Camera trapping for wildlife insights
A camera trap is a device for capturing wildlife on film. It is typically left in a remote place for extended periods of time to monitor the presence and activity of various animals. The camera is amongst others triggered by animal activity. However, it can also be triggered by other kinds of movement such as waiving grass. The goal is to offer as much information with as little noise as a possible to the people managing the parks. Rather than having an ecologist labour through thousands of pictures it would be ideal to have an algorithm decide whether 1) an animal is present in an image, and if so, 2) classify the animal so that it is immediately clear which images offer valuable information.
As Sensing Clues serves wildlife parks across the globe, we went for an algorithm that is able to detect species from different regions across the globe. There are pre-trained algorithms available that are able to classify a large number of species, such as those trained on the iNaturalist dataset. However, these images are mostly not from camera traps.
Images from camera traps are notoriously difficult to analyse due to the animals being for instance occluded, motion blurred, or because these images are taken in different circumstances such as day- and nighttime. There are a number of quality camera trap datasets, such as the LILA BC repository. However, many of these datasets only concern relatively small regions of the world. Luckily, the camera trap data set from the iWildCam2020 FGVC7 Kaggle competition proved to be of great help. It contains over 200k images of a vast number of species across the globe and thus offered us a great starting point for an algorithm to detect and classify animals.
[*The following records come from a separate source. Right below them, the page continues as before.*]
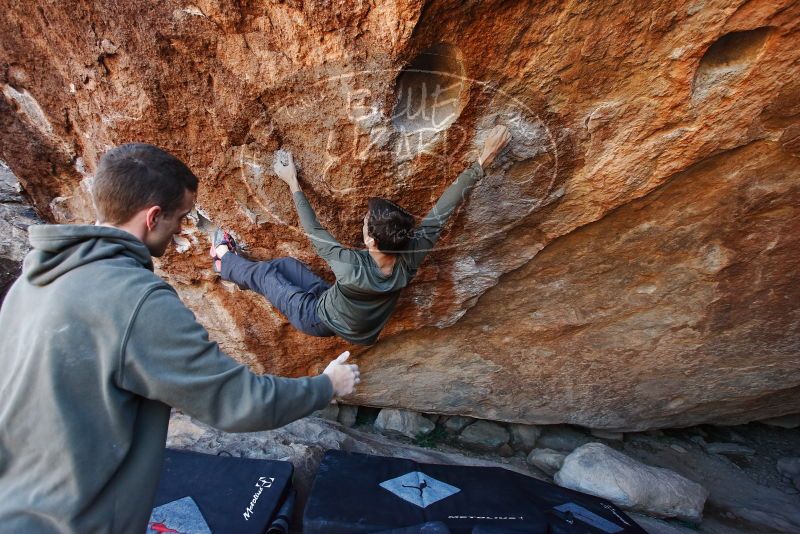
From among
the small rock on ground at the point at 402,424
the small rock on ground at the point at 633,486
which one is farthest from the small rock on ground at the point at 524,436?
the small rock on ground at the point at 402,424

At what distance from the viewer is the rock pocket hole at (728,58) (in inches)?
64.9

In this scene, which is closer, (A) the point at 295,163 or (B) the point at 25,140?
(A) the point at 295,163

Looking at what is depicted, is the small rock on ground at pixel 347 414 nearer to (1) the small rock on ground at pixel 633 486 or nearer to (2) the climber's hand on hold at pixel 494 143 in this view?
(1) the small rock on ground at pixel 633 486

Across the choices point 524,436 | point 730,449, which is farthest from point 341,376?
point 730,449

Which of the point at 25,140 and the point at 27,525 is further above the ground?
Answer: the point at 25,140

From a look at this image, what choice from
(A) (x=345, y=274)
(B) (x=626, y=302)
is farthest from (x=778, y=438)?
(A) (x=345, y=274)

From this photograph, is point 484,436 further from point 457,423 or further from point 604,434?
point 604,434

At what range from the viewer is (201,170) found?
2.21 metres

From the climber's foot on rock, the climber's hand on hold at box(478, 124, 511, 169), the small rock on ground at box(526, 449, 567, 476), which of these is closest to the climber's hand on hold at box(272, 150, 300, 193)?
the climber's foot on rock

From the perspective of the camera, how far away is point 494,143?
1971mm

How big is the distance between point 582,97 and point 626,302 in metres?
1.41

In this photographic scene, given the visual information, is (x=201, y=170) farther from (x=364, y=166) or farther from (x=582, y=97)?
(x=582, y=97)

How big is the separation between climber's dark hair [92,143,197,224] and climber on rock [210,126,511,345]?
2.52ft

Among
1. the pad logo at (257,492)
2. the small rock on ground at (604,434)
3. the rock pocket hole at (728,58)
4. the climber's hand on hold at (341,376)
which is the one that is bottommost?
the pad logo at (257,492)
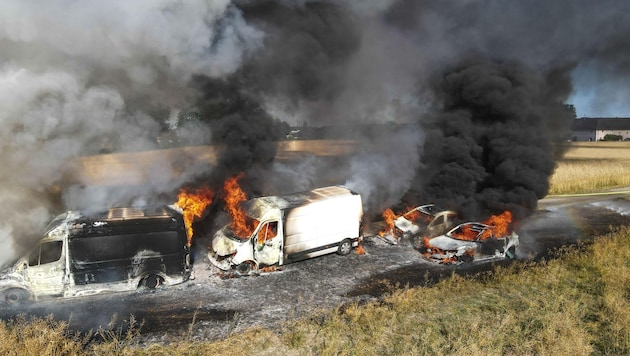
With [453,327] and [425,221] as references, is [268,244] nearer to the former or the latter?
[453,327]

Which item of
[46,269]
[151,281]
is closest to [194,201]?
[151,281]

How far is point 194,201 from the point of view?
625 inches

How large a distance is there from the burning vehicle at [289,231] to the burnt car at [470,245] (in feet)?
10.0

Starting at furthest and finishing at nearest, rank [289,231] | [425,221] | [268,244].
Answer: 1. [425,221]
2. [289,231]
3. [268,244]

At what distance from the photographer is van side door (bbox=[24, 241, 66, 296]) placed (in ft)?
35.6

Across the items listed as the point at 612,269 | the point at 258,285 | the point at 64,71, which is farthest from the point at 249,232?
the point at 612,269

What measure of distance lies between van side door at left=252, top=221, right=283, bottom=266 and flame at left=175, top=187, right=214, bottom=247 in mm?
3441

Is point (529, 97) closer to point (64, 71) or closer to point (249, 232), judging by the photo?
point (249, 232)

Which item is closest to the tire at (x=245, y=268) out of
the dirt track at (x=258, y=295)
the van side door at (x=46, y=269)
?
the dirt track at (x=258, y=295)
For this problem we took a two step approach. First, we detect animals in images. For this we use the MegaDetector, which is an object detection algorithm developed by Microsoft AI for Earth that has been specifically trained to detect animals and humans from camera trap footage (see figure 3). We crop the detected objects to their respective bounding boxes and then turn them into squares by padding the images with zeros to preserve the aspect ratio. Although the MegaDetector works great when it comes to detecting animals, it is not able to classify the detected animal in terms of what species it is. This is what we do in the second step of our approach. In the second step these crops are passed to a dedicated classifier, which is based on a pre-trained InceptionV3 network trained with TensorFlow. This particular network has been pre-trained on the iNaturalist 2017 dataset and already incorporates some base level information of animals, before even having fed it a single camera trap photo.
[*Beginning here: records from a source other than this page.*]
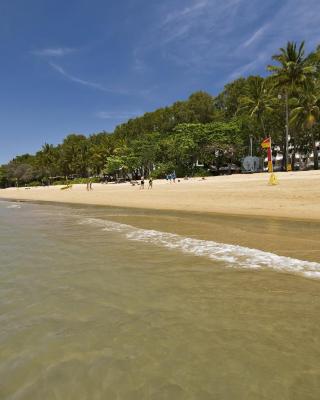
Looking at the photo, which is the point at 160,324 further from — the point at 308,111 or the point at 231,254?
the point at 308,111

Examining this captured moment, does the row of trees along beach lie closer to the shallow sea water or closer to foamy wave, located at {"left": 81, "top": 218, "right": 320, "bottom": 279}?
foamy wave, located at {"left": 81, "top": 218, "right": 320, "bottom": 279}

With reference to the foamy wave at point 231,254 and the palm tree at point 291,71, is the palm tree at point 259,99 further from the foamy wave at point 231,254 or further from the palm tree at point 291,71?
the foamy wave at point 231,254

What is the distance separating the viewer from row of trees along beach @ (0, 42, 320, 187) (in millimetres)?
43062

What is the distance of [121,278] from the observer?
6.78m

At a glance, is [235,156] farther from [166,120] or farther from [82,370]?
[82,370]

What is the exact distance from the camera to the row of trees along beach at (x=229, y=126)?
4306cm

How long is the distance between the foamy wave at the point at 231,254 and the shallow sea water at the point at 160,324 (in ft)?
0.14

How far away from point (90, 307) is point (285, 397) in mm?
3029

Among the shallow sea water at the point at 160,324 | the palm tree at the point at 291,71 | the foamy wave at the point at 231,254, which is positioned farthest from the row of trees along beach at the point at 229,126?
the shallow sea water at the point at 160,324

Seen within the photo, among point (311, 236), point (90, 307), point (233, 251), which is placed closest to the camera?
point (90, 307)

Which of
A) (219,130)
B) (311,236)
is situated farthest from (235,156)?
(311,236)

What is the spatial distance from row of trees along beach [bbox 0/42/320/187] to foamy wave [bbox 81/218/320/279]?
33976 mm

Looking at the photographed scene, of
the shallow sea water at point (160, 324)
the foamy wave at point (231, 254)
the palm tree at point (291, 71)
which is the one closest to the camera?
the shallow sea water at point (160, 324)

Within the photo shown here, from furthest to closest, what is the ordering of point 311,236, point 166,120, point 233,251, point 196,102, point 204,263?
point 166,120
point 196,102
point 311,236
point 233,251
point 204,263
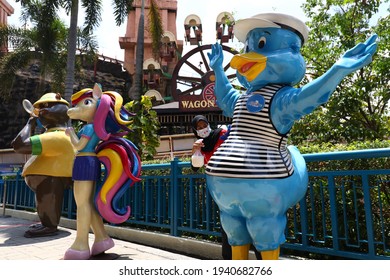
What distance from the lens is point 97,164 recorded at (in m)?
3.26

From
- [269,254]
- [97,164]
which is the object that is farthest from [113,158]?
[269,254]

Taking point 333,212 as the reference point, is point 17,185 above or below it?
above

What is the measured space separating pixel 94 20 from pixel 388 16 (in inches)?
303

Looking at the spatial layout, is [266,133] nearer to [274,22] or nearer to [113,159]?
[274,22]

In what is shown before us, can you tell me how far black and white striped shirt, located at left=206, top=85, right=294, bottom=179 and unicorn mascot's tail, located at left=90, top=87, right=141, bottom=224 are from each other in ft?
4.29

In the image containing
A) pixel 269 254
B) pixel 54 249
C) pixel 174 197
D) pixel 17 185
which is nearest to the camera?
pixel 269 254

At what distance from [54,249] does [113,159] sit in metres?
1.65

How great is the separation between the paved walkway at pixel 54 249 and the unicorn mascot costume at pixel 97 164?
48 cm

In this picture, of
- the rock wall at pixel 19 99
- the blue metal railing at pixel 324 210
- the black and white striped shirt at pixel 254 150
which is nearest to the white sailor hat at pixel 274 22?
the black and white striped shirt at pixel 254 150

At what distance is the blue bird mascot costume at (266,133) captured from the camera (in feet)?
6.44

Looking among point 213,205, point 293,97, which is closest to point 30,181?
point 213,205
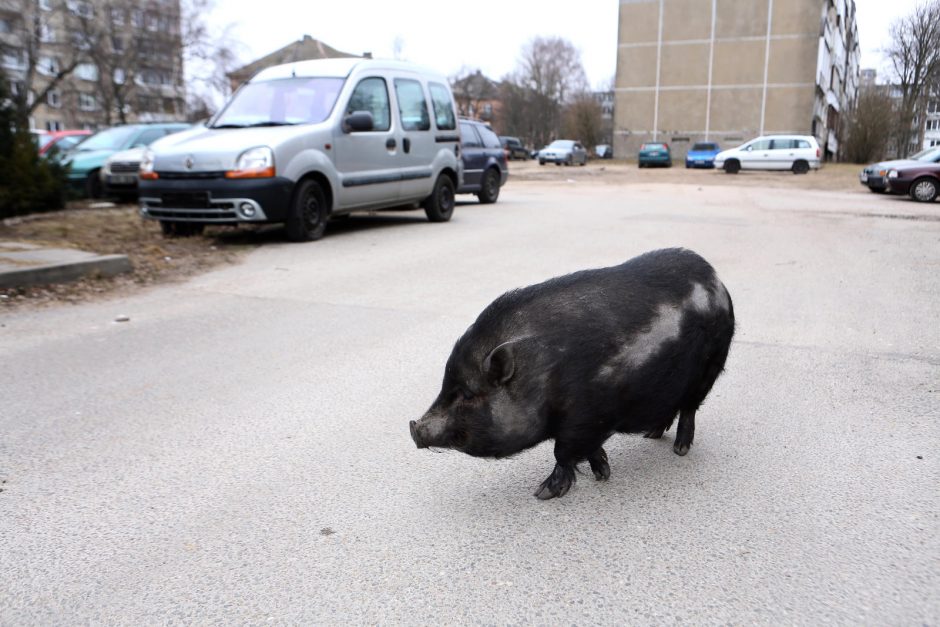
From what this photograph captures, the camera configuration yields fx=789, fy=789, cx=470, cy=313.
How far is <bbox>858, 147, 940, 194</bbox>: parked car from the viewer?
20531mm

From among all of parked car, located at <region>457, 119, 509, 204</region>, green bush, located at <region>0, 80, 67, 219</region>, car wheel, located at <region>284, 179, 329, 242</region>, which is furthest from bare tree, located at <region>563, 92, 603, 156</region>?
car wheel, located at <region>284, 179, 329, 242</region>

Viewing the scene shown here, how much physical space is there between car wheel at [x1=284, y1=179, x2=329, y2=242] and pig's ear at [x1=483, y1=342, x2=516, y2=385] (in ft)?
26.4

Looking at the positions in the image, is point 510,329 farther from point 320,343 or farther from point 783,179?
point 783,179

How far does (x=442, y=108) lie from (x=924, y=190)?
44.3 feet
In order to ease classification we remove the variation between images by blurring each image with a Gaussian filter and subtracting the blurred image from the original (see Figure 1, also see this link). We perform this preprocessing step before cropping the images. This results in images with roughly uniform brightness throughout the image. Especially for nighttime images this results in better contrast.
Figure 1: image preprocessing
An example of this preprocessing step can be found in Figure 2.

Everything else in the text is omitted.